February 05, 1989|CHRISTOPHER SULLIVAN | Associated Press

RIDGEFIELD, N.J. — Traffic droned on the New Jersey Turnpike just as on any other Tuesday morning. Commuters passed through the rest area here just as sleepy-eyed. But something was amiss, and if Robert Cieplensky hadn't spotted it someone might be dead now--in New York, perhaps, or Washington or Toronto--from the shrapnel of a homemade bomb.

Cieplensky, a New Jersey state trooper, saw a disheveled young man in the rest area parking lot, walking in circles, looking under a car, heading one way, then another. When the man got into a brown Mazda and pulled out--narrowly missing parked cars, the trooper said--he stopped him.

The Mazda turned out to contain not just Yu Kikumura, later identified as a member of the terrorist Japanese Red Army, but also electrical fusing devices, two clocks, precision tools, U.S. airline timetables, maps of New York City and other places, a bottle of Ten High whiskey and 36 $100 bills.

A search also found three foot-long steel canisters packed with gunpowder and lead shot.

Kikumura faces sentencing Monday in Newark after his November conviction for transporting the bombs "with the knowledge and intent that they would be used to kill, injure and intimidate."

Agent of Kadafi?

In a presentencing memo released Friday, prosecutors said that Kikumura was operating under orders of Libya's Moammar Kadafi. He had planned to bomb a Navy recruiting center in New York to mark the second anniversary of the U.S. air strike on Tripoli, prosecutors said.

Kikumura's case and others like it raise a troubling question:

Are Americans, who have long felt safe at home, becoming more vulnerable to terrorists?

"The fact that we have been free from terrorist acts to the extent we have is in some ways amazing," said U.S. Atty. George Terwilliger III, who last year prosecuted three Lebanese natives stopped just inside the Vermont-Canada border with makeshift bombs. Federal investigators said they belonged to an organization that assassinated Lebanon's president-elect, Bashir Gemayel.

"Are we vulnerable?

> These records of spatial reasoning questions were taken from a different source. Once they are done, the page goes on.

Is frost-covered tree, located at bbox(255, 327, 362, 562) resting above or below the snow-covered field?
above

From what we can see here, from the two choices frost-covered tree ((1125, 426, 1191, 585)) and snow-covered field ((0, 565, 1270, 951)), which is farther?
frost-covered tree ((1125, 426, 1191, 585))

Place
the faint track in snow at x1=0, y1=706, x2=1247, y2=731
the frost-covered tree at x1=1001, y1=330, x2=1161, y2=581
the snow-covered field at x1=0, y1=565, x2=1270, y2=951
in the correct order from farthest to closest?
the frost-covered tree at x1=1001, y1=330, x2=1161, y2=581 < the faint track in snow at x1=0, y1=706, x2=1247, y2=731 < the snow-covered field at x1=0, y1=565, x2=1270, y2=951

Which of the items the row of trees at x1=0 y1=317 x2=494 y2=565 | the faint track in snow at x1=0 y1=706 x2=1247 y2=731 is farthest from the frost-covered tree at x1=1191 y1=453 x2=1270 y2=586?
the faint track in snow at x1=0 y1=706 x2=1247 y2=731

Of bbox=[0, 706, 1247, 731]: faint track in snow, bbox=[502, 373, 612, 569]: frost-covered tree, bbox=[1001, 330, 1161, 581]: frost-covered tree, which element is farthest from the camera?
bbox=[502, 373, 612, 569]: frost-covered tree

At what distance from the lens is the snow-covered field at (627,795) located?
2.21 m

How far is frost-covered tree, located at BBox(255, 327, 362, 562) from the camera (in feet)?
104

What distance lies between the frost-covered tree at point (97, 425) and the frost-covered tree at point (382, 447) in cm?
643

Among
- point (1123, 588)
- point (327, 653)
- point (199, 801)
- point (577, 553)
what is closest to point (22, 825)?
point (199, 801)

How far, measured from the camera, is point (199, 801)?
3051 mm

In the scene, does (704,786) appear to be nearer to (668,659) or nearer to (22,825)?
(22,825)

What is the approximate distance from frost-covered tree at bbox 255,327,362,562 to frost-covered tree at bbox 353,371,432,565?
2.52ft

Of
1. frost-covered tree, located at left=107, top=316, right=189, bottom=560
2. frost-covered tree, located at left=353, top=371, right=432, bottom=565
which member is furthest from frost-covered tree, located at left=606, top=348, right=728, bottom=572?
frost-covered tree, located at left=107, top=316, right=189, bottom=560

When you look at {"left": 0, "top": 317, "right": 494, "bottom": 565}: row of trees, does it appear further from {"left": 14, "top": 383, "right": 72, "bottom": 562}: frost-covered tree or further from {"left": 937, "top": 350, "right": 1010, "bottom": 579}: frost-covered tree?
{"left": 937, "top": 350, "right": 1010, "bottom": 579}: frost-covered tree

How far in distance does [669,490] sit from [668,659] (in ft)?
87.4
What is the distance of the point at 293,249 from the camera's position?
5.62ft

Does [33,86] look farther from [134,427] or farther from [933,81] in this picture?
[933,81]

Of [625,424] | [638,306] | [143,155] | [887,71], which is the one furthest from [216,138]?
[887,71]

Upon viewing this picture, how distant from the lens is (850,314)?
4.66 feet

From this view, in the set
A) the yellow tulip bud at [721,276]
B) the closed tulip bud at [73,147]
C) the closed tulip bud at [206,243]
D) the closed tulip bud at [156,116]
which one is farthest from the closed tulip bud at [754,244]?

Absolutely," said Frank Bolz Jr., whose consulting firm trains other nations' police in handling terrorist incidents.

"This is a democratic country, with wide open borders," added Brian Jenkins, a terrorism expert at RAND Corp. in Santa Monica. "It's not as though we're protected by a high wall."

Nonetheless, Jenkins said, the United States generally lacks the driving forces of home-grown terrorism: ideology (usually "Americans kill in personal quarrels, not for causes") and ethnic grievances (the independence movement in Puerto Rico is an exception).

As for foreign terrorists, why attack on American soil when there are convenient U.S. targets abroad, from embassies to fast-food restaurants? "It's easier to cross a street than cross an ocean to commit a terrorist attack," as Neil Livingstone, author of several books on terrorism, put it.

Bombers Evade Safeguards

Still, despite safeguards, bombers have slipped through.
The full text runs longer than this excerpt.